Tasks and exercises »
• 1. In the Goldfinger piece, revise the passage between "Bond is assigned" and "to his cause.", inclusive, replacing "stud farm" with "ranch".
• 2. Carry the Goldfinger piece forward from its final sentence.

Text to read »
** Start **
The problem with any kind of time capsule is that the curator may not to be able to predict the long-term effect on public consciousness of any of the items chosen. Imagine opening a 1960s time capsule now, and out falls Swiss Family Robinson and an album by The Dave Clark Five. Were we to put one together now, though – say, we were putting together time capsules – of pop culture touchstones – for each decade of the 20th Century – the 1960s edition would, without question, contain Goldfinger.
Goldfinger isn’t the biggest Bond film, in adjusted box office terms, and it isn’t even the highest grossing Bond film of the 1960s (it took c. $125 million at the Worldwide Box Office): that honour goes to the next instalment. It is the film that moved the series into the category of a phenomenon. It made the Aston Martin DB5 the most famous car in the world (a hangover still afflicting the series today, as EON continues to insist upon rolling out this car for ill-judged nostalgia and self-congratulation). It brought the series the first of its five Academy Awards, with Norman Wanstall taking the award for Best Sound Editing, and despite topping out at a lower figure than Thunderball, the Guinness Book of World Records listed Goldfinger, at that time, as the fastest grossing film of all-time. It has, also, arguably the most famous henchman of the series in Oddjob (Harold Sakata), and Shirley Eaton as Jill Masterson, the character’s death from skin suffocation, after being painted gold, one of the most iconic shots in cinema history.
As for the plot, James Bond (Sean Connery) is taking some leave in Miami, after destroying a drug laboratory in South America. While he is there, he is approached by the CIA’s Felix Leiter (Cec Linder replacing Dr No‘s Jack Lord in the role – the revolving door of actors in this role will begin to become something of a signature for the series, as seven actors have played the part in the EON series, with an eighth in the unofficial Never Say Never Again), with orders from M to observe Auric Goldfinger (Gert Frobe), a British-but-sounds-German businessman staying at the same resort. Observing the highly competitive man cheating at cards, James bluffs his way into Goldfinger’s suite, where he meets Masterson, and uses her communication system to turn Auric’s cheating against him. This leads to Jill’s murder, and a chastened and angry Bond needing to be warned by M not to make this personal.
Bond is assigned to ascertain how Goldfinger is smuggling gold around to take account of the variances in prices around the World. After capture by Goldfinger – and the equally iconic laser scene (“No Mr Bond, I expect you to die”) – Bond is taken to his captor’s stud farm in Kentucky. There he learns of a planned attack, funded by a consortium of mobsters, on the gold reserves at Fort Knox. The truth of the attack being far more dangerous than originally thought – with a nuclear device intended to radiate the area – Bond works to try to turn (in more ways than one, as lovers of the book will know) Pussy Galore (Honor Blackman) – Goldfinger’s associate, and head of a team of female pilots – to his cause.
** End **
Items »
** Start **
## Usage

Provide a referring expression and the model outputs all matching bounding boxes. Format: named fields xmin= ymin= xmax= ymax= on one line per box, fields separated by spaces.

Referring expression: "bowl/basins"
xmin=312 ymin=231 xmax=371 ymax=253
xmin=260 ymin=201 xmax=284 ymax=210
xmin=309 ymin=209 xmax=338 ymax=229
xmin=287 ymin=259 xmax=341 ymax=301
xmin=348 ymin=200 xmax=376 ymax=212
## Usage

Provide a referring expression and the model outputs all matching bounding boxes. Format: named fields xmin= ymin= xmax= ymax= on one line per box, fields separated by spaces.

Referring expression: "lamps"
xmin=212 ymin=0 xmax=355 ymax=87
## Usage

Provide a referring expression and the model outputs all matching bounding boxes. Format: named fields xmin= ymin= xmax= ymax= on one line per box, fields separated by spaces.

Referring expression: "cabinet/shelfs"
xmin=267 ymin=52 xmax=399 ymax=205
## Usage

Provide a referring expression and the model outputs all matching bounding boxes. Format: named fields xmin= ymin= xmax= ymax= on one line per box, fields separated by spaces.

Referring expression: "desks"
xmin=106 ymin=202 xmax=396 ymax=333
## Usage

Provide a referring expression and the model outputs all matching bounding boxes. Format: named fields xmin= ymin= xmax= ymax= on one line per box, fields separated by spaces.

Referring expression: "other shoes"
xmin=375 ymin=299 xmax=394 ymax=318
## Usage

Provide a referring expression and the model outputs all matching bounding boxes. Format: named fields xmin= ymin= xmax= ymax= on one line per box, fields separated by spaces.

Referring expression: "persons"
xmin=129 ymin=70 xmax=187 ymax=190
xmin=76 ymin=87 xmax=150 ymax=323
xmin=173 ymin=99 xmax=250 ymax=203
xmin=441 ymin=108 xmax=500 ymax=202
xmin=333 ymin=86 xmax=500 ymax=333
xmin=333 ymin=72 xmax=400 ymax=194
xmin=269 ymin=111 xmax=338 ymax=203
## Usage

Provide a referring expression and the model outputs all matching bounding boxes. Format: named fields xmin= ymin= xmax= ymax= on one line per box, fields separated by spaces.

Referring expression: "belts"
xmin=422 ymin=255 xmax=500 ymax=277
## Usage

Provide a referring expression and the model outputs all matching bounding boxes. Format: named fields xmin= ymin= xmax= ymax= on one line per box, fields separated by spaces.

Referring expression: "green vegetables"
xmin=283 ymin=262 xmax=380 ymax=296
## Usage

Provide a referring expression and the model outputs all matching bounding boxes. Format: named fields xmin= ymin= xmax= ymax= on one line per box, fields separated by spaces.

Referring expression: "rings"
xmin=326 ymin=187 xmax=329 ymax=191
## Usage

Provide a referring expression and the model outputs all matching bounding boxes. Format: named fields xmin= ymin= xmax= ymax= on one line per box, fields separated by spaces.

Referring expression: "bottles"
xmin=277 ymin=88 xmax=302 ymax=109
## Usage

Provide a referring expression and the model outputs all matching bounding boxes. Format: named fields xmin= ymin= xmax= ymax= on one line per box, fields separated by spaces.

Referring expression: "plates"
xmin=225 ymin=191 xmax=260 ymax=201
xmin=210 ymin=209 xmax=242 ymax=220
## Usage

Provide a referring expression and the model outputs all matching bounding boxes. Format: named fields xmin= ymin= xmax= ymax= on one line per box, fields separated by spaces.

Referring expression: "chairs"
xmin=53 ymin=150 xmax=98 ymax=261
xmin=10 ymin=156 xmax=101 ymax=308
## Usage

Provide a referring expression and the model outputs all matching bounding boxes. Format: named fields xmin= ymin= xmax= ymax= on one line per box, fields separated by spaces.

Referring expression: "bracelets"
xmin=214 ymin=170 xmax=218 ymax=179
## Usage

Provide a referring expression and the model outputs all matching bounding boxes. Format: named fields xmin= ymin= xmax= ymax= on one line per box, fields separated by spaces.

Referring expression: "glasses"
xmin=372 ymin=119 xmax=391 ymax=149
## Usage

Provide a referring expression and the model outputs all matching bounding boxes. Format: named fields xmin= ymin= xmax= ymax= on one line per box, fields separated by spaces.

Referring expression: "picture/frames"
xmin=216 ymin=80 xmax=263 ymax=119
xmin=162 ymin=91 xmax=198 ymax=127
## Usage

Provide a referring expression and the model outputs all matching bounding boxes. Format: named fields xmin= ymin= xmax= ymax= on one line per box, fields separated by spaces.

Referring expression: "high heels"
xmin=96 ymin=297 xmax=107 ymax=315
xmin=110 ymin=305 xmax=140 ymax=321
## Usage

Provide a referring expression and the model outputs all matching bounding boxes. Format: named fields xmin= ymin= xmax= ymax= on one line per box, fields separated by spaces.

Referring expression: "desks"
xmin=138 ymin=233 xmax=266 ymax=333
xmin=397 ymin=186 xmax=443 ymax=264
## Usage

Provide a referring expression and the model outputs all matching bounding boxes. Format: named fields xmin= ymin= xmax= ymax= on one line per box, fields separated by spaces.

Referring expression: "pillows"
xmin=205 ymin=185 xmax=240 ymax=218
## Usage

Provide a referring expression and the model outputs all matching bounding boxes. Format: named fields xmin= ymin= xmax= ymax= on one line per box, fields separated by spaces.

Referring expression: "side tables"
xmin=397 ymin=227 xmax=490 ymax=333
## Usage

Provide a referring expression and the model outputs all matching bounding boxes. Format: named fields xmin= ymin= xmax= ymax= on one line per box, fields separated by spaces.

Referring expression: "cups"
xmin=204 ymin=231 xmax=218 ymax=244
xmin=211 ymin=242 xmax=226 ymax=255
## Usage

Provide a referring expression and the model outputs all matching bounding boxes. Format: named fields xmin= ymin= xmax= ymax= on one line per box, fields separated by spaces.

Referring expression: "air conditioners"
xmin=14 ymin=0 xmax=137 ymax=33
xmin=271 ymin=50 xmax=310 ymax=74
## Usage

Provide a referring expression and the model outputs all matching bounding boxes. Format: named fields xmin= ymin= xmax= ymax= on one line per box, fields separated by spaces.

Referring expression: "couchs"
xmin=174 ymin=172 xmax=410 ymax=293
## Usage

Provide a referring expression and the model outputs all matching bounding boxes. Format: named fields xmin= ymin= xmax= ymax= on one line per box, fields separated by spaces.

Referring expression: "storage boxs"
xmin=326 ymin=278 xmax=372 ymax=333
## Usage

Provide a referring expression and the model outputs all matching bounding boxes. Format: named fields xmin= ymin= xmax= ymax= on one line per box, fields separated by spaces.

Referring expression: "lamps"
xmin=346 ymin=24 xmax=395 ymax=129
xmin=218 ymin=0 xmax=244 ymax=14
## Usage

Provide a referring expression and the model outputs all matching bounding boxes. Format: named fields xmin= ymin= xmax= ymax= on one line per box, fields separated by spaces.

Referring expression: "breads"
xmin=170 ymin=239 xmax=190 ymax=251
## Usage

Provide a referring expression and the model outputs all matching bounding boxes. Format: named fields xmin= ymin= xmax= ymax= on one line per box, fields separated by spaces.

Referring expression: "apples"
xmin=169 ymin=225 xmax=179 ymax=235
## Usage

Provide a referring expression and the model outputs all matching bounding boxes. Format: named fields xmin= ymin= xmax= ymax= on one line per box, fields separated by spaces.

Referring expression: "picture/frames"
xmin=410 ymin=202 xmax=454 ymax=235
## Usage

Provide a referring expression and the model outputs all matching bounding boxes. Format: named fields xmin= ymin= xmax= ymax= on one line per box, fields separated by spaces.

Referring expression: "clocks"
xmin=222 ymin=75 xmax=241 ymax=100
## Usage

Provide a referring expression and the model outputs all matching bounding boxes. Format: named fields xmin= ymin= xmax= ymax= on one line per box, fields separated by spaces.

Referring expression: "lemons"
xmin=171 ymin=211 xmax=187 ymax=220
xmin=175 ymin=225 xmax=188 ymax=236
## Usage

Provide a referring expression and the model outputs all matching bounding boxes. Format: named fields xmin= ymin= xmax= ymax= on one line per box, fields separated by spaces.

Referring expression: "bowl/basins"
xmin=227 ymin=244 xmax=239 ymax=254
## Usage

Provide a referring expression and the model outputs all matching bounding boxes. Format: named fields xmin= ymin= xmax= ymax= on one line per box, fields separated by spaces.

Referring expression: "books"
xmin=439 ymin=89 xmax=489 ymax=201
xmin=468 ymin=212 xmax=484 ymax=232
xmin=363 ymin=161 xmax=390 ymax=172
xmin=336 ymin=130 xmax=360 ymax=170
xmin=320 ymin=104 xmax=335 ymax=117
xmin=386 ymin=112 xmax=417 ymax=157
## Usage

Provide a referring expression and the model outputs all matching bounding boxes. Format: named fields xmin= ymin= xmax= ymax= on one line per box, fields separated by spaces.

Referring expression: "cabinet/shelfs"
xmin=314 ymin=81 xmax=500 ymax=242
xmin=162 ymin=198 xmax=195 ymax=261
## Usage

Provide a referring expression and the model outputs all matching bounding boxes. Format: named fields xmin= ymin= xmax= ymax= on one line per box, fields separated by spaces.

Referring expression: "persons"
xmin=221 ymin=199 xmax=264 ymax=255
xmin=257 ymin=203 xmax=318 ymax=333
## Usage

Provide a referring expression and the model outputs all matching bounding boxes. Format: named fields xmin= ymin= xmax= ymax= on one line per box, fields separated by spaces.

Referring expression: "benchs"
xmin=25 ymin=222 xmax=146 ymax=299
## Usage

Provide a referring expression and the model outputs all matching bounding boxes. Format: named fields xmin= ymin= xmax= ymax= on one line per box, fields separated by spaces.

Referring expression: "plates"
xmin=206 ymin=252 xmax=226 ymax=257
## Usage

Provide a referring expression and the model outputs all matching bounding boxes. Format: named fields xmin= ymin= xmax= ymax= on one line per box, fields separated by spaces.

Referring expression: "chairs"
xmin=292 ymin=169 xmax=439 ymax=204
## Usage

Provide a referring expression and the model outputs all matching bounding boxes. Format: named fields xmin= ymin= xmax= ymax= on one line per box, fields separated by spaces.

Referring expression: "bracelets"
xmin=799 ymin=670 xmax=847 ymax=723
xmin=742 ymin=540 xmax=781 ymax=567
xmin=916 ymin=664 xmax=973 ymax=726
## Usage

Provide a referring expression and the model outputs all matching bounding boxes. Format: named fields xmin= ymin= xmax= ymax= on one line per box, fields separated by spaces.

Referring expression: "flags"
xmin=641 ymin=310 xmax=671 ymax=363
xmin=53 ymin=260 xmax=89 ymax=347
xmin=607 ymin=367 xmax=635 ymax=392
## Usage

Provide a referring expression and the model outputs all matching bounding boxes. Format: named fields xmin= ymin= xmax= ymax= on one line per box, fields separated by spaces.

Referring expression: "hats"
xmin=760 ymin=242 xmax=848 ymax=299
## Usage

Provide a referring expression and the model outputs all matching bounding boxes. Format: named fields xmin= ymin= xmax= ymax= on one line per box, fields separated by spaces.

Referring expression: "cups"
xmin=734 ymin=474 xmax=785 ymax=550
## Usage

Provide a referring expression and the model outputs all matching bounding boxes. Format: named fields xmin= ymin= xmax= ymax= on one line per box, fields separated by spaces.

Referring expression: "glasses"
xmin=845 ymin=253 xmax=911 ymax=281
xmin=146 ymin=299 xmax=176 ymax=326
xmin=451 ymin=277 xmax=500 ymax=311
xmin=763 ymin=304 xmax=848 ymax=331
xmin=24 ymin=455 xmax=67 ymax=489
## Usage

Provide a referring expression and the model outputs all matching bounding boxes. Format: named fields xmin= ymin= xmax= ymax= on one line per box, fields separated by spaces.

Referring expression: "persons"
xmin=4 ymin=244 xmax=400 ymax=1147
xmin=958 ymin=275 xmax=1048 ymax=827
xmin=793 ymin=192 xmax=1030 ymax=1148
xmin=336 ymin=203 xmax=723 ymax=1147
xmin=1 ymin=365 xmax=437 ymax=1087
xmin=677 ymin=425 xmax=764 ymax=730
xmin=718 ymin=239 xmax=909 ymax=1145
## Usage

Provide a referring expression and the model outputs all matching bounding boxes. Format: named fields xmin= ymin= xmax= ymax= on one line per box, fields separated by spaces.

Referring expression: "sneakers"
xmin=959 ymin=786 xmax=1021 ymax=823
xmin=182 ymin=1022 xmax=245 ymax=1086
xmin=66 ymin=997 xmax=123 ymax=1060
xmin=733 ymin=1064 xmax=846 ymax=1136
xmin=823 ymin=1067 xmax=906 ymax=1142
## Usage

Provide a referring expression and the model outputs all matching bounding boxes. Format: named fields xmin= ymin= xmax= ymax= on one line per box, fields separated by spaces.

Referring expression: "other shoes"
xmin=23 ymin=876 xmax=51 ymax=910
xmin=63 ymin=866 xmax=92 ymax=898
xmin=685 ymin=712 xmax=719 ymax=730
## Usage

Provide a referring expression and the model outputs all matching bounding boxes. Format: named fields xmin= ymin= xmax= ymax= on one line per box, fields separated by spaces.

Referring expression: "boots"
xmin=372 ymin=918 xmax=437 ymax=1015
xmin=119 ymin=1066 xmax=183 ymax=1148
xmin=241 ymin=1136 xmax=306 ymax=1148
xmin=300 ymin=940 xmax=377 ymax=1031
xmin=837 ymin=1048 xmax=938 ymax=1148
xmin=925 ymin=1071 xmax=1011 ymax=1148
** End **
Task results »
• 1.
Bond is assigned to ascertain how Goldfinger is smuggling gold around to take account of the variances in prices around the World. After capture by Goldfinger – and the equally iconic laser scene (“No Mr Bond, I expect you to die”) – Bond is taken to his captor’s ranch in Kentucky. There he learns of a planned attack, funded by a consortium of mobsters, on the gold reserves at Fort Knox. The truth of the attack being far more dangerous than originally thought – with a nuclear device intended to radiate the area – Bond works to try to turn (in more ways than one, as lovers of the book will know) Pussy Galore (Honor Blackman) – Goldfinger’s associate, and head of a team of female pilots – to his cause.

• 2.
To this point, the Bond films were feeling very like audience wish fulfilment. They were showing a world that the average 1960’s cinema-goer couldn’t expect to see, with Bond eating food such as green figs, with which a Britain not too many years out of widespread rationing would not be familiar. In this regard, Goldfinger is a step forward again. Dr No had an exotic location, but it was bound to one place, and From Russia with Love was set largely in Istanbul. Goldfinger, by contrast, has the United States – a source of many of the films and much of the music the UK would enjoy, but inaccessible to most, on the basis of cost. It also has some beautiful scenes in the Swiss Alps, shot-making that has barely dated to this day. Good looking though the previous film was, Goldfinger looks a great deal richer in colour palette, and it is a far brighter film.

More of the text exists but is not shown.